A Basic Lesson In Analytics

Iterative, Complete, Creative, and Recursive

Decision-First AI
Published in
7 min readDec 10, 2017

--

This article is a step-by-step tutorial in analytics. It is basic but complete. All you need to do this yourself is Notepad++ and Excel. The former is a free download available here. Without further ado let’s get started.

Step 1. Forming A Solid Question

Every analysis begins with a question. Hopefully a good one. Good analytic questions start with how. Given the other constraints of this article, we are going to cheat a bit. Our question:

“How can we use this article to best teach a basic and complete lesson in analytics?”

Step 2. Collect Data

As noted, this lesson is recursive. We are going to use the article itself as our source of data. That’s right — this article is the data. All you need to do is highlight the text and copy (ctrl-c) it.

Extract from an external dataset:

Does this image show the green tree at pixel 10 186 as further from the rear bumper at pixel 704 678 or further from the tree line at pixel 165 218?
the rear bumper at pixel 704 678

Step complete.

Step 3. Inspect & Clean The Data

This is where Notepad++ comes in. Open a new instance and paste the copied text inside. It will look like this.

A quick inspection reveals that this doesn’t look a lot like data. We are going to need to clean it up a bit. Our goal is reduce this string of language into a data table of individual words. To do this we need to remove (or replace) all the special characters. We will start with carriage returns. Notepad++ stores them as an invisible character at the end of every line.

First you will need to highlight that special character. Then using the Search menu, replace it with a single space. The result will create a single row of text as shown on the bottom of the image on the right.

Next we will likewise replace every punctuation mark and special character we can find. Finally, we will find two spaces and replace with just one. This should give us a very clean and simple string. Our data is not yet structured but it is clean. Mostly.

Take the results and paste them into the A1 cell of a new Excel spreadsheet. The result should look like the image below.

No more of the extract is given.